Estaba haciendo muchos sacrificios, bien lo sabe nuestro señor, pero, renunciar a una reparadora cena en mi restaurante favorito, mi único capricho semanal, por mucho que me insistiera el galeno en perder alguno de mis bien ganados 120 kilos, era algo que estaba fuera de toda discusión. No. El resto de la semana ya se encargaba mi ama de llaves, de tenerme a estricta dieta. ¡Ah, Juliet!... Mañana veremos si la nueva es un poco más espléndida con las raciones…
El servicio ya me conocía y tenía preparada “mi mesa”: un rinconcito estratégico, íntimo y apartado, aunque no aislado, desde el que poder ver a la mayor parte de los comensales sin ser visto.
No pedí la carta; quería lo de siempre: salmón de Keia, caviar Almas, raviolis de hígado de pato con trufa negra; lomo de mero y pulpo con mantequilla blanca de yema de erizo; tartar de vaca vieja con setas y membrillo; sorbete de mandarina al vodka y mousse de chocolate con merengue. Todo bien regado con los caldos que me recomendaban. Solo eso variaba.
Mientras esperaba los aperitivos me distraía con el periódico vespertino.
No fue hasta que enganché el primer ravioli cuando me di cuenta de la extraña figura que, sentada a una mesa a pocos metros de mí, no dejaba de mirarme.
Incliné la cabeza, a modo de saludo, pero la dama permaneció impertérrita cual estatua de mármol.

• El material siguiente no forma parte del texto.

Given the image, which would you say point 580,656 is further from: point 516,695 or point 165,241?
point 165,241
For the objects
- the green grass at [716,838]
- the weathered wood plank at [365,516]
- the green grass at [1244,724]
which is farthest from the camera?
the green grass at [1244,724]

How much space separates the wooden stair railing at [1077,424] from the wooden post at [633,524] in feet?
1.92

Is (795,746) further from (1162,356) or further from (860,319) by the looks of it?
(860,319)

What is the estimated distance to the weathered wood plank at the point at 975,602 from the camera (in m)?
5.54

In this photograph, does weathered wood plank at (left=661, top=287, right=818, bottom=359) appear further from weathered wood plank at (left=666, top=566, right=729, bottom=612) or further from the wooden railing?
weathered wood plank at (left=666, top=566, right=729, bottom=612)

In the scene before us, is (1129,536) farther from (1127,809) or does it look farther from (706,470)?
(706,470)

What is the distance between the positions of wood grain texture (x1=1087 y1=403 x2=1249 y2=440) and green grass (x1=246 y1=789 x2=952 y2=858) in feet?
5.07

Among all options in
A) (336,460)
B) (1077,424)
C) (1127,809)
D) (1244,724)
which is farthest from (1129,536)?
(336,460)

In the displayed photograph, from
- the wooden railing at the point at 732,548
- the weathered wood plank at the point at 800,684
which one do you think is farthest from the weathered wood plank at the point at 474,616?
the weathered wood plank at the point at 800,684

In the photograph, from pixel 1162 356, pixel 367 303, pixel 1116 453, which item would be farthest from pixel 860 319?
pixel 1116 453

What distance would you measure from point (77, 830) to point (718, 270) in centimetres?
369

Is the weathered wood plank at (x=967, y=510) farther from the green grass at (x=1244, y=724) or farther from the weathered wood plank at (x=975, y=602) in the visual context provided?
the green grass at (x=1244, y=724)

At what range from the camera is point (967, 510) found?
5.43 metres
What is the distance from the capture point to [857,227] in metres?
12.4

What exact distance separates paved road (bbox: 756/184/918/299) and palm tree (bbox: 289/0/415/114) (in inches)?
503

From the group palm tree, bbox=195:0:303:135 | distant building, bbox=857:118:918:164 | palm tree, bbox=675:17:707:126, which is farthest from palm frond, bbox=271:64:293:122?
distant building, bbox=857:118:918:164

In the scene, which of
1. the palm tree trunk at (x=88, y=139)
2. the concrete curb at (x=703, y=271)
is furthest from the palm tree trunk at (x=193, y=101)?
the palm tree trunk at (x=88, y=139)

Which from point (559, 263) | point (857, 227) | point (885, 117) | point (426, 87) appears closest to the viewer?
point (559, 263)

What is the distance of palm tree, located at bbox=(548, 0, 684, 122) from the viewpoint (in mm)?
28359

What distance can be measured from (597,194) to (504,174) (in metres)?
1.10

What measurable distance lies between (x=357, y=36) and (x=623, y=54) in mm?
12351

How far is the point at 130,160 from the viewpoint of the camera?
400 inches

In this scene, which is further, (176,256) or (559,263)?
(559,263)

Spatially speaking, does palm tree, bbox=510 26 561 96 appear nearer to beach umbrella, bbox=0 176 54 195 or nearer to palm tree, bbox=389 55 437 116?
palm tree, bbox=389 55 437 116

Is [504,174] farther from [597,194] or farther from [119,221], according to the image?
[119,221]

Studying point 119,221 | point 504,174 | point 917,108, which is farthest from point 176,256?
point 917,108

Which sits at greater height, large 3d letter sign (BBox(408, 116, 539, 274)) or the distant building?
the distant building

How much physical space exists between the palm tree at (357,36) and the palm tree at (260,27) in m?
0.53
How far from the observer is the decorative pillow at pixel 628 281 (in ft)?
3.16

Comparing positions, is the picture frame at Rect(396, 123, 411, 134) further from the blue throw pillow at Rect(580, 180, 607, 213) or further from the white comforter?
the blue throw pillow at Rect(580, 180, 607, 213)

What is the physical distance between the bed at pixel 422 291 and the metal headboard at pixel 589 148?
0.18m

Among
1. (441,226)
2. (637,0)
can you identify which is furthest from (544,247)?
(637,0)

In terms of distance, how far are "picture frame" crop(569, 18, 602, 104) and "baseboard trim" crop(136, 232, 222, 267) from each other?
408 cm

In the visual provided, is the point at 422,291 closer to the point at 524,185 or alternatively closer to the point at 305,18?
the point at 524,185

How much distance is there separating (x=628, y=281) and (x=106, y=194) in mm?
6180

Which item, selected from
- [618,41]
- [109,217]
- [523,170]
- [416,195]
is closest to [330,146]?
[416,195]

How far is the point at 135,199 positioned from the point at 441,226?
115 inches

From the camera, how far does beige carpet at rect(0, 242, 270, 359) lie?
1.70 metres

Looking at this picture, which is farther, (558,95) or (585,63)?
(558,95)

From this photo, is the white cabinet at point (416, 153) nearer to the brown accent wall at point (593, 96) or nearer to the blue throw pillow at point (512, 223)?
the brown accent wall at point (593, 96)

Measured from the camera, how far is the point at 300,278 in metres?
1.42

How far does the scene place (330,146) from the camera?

Tal era el color de su piel, la cual contrastaba aún más con el rojo de su elegante, aunque demodé, vestido.
Era una mirada penetrante, fija, desasosegante, maleducada, incluso con odio diría, que me hizo comer a disgusto, me provocó sudores y me incomodó. Cada vez que levantaba la vista del plato ahí estaban esos ojos acosándome. No comía, no bebía y dudaba siquiera de que se moviera.
De súbito, un dolor se instaló en mi cabeza y comencé a sentirme mal. Pedí la cuenta sin acabar y pagué. Al pasar junto a la mujer noté un frio helador que me impelió a salir raudo del local, a alejarme de esa mujer, no sin antes volver la vista para comprobar que ahí donde había estado sentada no quedaba rastro de ella.
Al llegar a mi hogar solo fui capaz de acostarme enfebrecido y dormir el sueño más profundo que jamás haya tenido.
Me despertó un ruido. No sabía qué hora era, pero un hilo de luz se filtraba por entre las cortinas que yo no había corrido. La sábana estaba sudada, me sentía débil y cansado y un dolor punzaba mi cuello. Mi mano apreció dos pequeños bultitos en él. Me asusté, aunque no tanto como cuando, al adaptarse mis ojos a la densa y plutoniana oscuridad reinante, distinguí unos ojos, los de la nueva ama de llaves deduje, penetrantes, fijos, desasosegantes, con odio afirmaría, acercándose lentos, silenciosos y amenazadores acompañados del coro de unas voces de niños que repetían “Lilith, Lilith” y yo, paralizado como un infante, lloraba y llamaba a mi madre.